We’re working on a project with ~2.2 million 454 reads from two cDNA libraries and my job is to find and classify the insertion/deletion variants (indels). As you might guess, since these are reads of transcribed sequence, there’s a lot of noise due to mRNA processing. Spliced-out introns look like deletions. Partially-processed transcripts might look like they contain insertions. So, once I made indel predictions based on aligning 454 data to the hg36 reference sequence, the next priority was to remove the noise.
Fortunately, two colleagues in my group, Ken Chen (the developer of PolyScan) and Brian Dunford-Shore (our resident physicist) have built a “transcriptome” based on all of the known transcripts in CCDS, Ensembl, and Vega databases. One of the files generated with the transcriptome is the refseq “footprint” which contains all of the UTRs and exons of all transcripts. It seems to me this file offers the most comprehensive source for annotating the indels from cDNA data.
So, I wrote a script, annotate_with_footprint.pl, which cross-references a set of indels with the footprint file. Insertions are classified as either within-CDS-exon, within-UTR-exon, or noncoding. Deletions are a bit more complicated – they could be within-CDS-exon, within-UTR-exon, or noncoding. They could also span multiple CDS or UTR exons, span intron-exon-junctions, etc.

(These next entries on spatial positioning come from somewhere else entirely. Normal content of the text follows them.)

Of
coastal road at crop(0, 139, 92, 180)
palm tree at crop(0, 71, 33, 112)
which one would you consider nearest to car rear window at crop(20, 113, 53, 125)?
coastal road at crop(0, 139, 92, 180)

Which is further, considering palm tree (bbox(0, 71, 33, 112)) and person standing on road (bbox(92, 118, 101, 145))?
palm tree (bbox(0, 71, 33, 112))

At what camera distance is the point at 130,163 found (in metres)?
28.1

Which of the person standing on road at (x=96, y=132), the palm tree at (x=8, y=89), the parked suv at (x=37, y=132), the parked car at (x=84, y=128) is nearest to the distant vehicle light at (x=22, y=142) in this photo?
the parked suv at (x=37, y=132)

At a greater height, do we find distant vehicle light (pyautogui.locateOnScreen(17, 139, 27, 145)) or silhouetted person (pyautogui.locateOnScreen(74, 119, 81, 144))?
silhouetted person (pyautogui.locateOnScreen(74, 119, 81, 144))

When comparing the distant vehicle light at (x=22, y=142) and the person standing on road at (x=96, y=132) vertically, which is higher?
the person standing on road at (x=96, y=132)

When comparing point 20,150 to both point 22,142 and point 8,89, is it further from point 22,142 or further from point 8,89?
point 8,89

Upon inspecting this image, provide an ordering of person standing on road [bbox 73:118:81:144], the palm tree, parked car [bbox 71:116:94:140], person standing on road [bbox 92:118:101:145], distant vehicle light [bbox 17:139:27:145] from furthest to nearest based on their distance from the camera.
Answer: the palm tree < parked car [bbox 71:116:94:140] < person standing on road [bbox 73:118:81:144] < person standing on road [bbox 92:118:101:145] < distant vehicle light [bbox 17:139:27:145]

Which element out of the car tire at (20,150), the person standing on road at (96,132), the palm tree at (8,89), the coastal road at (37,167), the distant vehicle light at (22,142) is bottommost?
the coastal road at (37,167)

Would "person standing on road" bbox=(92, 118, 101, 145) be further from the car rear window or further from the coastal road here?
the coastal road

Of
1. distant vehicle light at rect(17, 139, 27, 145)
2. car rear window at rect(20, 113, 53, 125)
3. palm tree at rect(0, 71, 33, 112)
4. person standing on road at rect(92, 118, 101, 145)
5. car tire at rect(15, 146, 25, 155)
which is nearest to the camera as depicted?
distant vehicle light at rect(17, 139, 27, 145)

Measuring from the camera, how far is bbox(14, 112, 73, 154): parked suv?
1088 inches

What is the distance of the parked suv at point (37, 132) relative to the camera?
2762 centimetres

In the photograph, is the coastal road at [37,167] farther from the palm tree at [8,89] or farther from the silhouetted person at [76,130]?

As it turned out, only about 12% of the insertions and 1% of the deletions were in exons; The vast majority were in UTR/intron regions or intron-exon splice artifacts. Another 4% of the deletions appeared to span one or more CDS exons, but many of these may be exon-skipping events, not true deletions.
Even with strong 454 cDNA support, I won’t be confident that these are real coding mutations until we validate them in genomic DNA.
[…] of mine in our human analysis group, Dan Koboldt, has started a blog called Mass Genomics. His first blog post is about his efforts to develop methodologies to detect and annotate indels from cDNA sequence […]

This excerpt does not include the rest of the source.